Les joueuses vont désormais retrouver leurs clubs respectifs, certaines l’ont déjà fait, on a le sentiment qu’elles s’exportent de mieux en mieux et qu’elles ont bien pris conscience de l’importance de trouver du temps de jeu ?
C’est clair que de plus en plus de joueuses sont titulaires dans leur club ou font des choix de carrière afin de l’être plutôt que de choisir pour des questions de prestige de club ou de données financières. Et effectivement, de plus en plus de joueuses s’exportent à l’étranger, on a eu Julie (Oliveira Souza) et Juliette (Fidon) la saison dernière en Pologne, on a maintenant Lulu (Lucille Gicquel) en Italie, mais il y en a d’autres : Manon Bernard a fait une saison en Allemagne (Aix-la-Chapelle), certaines qui sont dans le « radar » équipe de France mais n’ont pas été présentes dans le groupe, vont aussi jouer à l’étranger, je pense à Lisa Jeanpierre, Victoria Foucher et Lisa Arbos en Espagne, Alexandra Dascalu en Pologne… C’est clair que le message a été bien entendu de la part de toutes les filles, ce sont des signes d’évolution positive du projet.

Passons à ton avenir personnel : ton parcours à Venelles s’est achevé à l’issue de la saison, pourquoi ?

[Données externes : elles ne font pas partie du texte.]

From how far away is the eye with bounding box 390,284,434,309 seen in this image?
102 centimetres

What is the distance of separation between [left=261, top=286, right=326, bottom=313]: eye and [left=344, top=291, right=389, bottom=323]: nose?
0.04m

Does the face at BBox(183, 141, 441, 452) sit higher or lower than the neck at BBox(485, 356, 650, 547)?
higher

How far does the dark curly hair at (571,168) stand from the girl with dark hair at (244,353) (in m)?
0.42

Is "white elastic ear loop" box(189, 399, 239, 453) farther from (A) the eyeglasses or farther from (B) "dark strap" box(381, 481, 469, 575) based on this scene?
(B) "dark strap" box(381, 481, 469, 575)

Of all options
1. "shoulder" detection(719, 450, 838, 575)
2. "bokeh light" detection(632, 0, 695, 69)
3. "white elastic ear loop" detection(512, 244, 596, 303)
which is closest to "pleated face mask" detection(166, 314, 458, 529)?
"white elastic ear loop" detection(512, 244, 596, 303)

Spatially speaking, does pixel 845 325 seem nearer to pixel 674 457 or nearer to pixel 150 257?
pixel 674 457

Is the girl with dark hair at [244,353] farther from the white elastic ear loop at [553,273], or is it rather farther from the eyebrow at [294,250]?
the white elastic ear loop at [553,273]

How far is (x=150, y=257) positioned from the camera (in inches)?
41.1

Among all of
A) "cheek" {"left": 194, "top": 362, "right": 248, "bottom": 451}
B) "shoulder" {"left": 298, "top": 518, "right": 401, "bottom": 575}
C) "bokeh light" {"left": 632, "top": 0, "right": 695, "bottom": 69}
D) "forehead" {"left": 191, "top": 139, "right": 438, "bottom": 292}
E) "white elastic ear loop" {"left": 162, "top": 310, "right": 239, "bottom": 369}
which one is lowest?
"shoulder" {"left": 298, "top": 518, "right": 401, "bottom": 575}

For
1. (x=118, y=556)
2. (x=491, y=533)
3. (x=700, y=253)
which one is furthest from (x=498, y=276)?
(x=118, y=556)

J’étais en fin de contrat, ils ont décidé de ne pas me proposer de nouveau contrat, ils avaient le sentiment que nous étions arrivés au bout de notre collaboration de six ans, je pense de mon côté qu’il y avait encore quelque chose à construire. Maintenant, je le prends avec philosophie, c’est le choix des dirigeants, ça fait partie du jeu et on se sépare en bons termes, c’est la fin d’une histoire, à moi de rebondir sur un nouveau projet, je m’y attelle en ce moment.

Que garderas-tu de ces six années à Venelles ?
Beaucoup de bons souvenirs. Je pense quand même bien avoir accompagné le club dans son développement et sa stabilisation à haut niveau. Il y a évidemment des moments forts, comme la demi-finale de Championnat la deuxième année, la victoire en Coupe de France, les playoffs chaque année, c’est sûr que ce sont des résultats qui n’étaient pas forcément habituels pour le club et le sont devenus avec ce que j’ai essayé de mettre en place. Donc j'en garde beaucoup de bons moments, ça restera pour moi une belle expérience sportive car le club m’a permis d’évoluer dans de bonnes conditions et de grandir en tant qu’entraîneur.